TASK INSTRUCTIONS - Please convert the part of the records that opens with the line containing "In the picture, can" and runs to the end into a Markdown table with the columns "Row" and "Line," skipping blank lines. Include only that part.

[Records from a data collection]
------------------------------------------------------------
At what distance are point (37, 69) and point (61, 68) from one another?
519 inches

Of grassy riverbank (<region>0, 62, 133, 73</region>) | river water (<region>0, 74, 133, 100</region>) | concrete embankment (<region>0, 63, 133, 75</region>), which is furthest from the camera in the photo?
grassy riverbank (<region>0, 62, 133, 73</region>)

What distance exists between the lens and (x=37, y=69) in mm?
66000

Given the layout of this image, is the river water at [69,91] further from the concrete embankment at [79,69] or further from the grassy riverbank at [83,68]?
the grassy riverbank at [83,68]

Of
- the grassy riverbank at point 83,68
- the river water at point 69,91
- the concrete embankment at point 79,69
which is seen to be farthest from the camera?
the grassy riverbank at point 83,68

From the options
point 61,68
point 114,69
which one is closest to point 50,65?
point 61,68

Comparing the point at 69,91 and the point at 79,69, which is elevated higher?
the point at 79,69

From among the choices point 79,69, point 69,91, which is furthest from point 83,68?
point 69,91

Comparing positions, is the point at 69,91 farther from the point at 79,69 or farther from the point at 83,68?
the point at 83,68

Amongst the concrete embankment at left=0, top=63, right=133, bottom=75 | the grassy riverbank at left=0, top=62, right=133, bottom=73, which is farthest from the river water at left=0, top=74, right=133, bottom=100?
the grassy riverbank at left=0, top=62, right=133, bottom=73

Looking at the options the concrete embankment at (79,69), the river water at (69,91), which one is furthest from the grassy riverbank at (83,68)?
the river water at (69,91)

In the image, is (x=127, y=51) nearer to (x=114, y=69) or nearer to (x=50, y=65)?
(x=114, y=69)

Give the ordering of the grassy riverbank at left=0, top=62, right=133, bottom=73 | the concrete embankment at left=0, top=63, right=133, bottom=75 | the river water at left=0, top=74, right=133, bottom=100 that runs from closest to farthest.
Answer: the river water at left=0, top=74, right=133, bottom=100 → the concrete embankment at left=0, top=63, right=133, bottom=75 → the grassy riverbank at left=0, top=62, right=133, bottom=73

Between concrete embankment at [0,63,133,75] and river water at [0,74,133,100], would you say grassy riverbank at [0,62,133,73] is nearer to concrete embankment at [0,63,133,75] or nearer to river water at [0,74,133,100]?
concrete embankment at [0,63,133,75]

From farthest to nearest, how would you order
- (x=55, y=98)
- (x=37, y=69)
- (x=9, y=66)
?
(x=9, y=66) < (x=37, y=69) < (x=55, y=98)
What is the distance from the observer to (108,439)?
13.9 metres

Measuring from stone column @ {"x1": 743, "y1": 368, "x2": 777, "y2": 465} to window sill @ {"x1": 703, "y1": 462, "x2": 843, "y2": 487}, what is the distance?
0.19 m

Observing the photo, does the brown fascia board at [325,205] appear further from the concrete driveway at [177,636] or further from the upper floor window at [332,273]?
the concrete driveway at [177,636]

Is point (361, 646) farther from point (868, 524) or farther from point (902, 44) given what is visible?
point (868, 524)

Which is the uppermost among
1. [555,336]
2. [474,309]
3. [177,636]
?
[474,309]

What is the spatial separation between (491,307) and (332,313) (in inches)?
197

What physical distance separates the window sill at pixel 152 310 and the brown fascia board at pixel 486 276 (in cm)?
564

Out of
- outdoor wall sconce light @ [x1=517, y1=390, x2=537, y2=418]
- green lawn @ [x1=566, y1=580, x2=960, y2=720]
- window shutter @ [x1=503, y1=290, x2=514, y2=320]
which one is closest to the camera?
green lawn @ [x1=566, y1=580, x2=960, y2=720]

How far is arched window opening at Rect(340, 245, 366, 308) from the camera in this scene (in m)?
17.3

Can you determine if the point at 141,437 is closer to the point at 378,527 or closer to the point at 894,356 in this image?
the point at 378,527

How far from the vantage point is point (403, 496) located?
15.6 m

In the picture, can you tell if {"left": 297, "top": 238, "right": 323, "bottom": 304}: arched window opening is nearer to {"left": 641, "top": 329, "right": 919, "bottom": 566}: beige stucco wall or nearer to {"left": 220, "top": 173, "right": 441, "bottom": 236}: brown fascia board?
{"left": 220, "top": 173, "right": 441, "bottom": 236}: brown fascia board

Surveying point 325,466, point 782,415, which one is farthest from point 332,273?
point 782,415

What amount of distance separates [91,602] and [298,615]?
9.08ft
------------------------------------------------------------
TASK RESULT -
| Row | Line |
|---|---|
| 1 | In the picture, can you tell if {"left": 297, "top": 238, "right": 323, "bottom": 304}: arched window opening is nearer to {"left": 641, "top": 329, "right": 919, "bottom": 566}: beige stucco wall or nearer to {"left": 220, "top": 173, "right": 441, "bottom": 236}: brown fascia board? |
| 2 | {"left": 220, "top": 173, "right": 441, "bottom": 236}: brown fascia board |
| 3 | Surveying point 325,466, point 782,415, which one is farthest from point 332,273? |
| 4 | point 782,415 |
| 5 | What amount of distance separates [91,602] and [298,615]? |
| 6 | 9.08ft |